Saturday, April 21, 2007

Theremin Love!

Open Source » Blog Archive » Passion: The Theremin(-)

A family favorite! (Yes, what a family!) This instrument sounds great in the Tiomkin (I think) score to Forbidden Planet and the The Simpsons's "Treehouse of Terror" episode introductions.
En-Joy!

CORRECTION: Information on the score of Forbidden Planet provided by users of the Internet Movie DataBase:

  • First mainstream film to have the music performed entirely by electronic instruments.

  • Louis Barron and Bebe Barron worked on the electronic soundtrack music "tonalities" for only three months, the length of time given them by Dore Schary, head of MGM. He authorized the studio to send them a complete workprint at Christmas 1955. They received the complete 35mm Eastmancolor workprint at New Year's 1956, a week later, still with many visual effects sequences missing and timed in with blank leader by editor Ferris Webster. From January 1, 1956 to April 1, 1956, they worked on the soundtrack score in their Greenwich Village studio in New York City while the film was in post-production in Culver City. The score was completed and delivered to MGM on April 1, 1956, and the film was released for a studio sneak preview soon afterward. The musician's union, however, objected to the soundtrack, and blocked the Barrons from being credited as "composers", hence the term "electronic tonalities".

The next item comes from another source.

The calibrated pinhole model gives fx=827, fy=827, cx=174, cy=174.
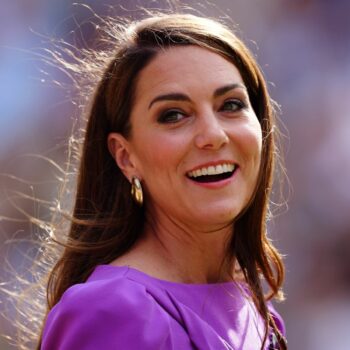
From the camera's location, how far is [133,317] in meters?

  • Apart from the electronic tonalities composed by the Barrons, the music score known to many as "Forbidden Planet Fanfare - Parts 1 & 2" on the original 1956 theatrical trailer was composed by André Previn, and pieced together seamlessly by an MGM music editor. The music was originally written by Previn for the MGM films Scene of the Crime (1949) and Bad Day at Black Rock (1955).
I was thinking of the score of another great favorite, The Thing from Another World, 1951, as being by Dmitri Tiomkin.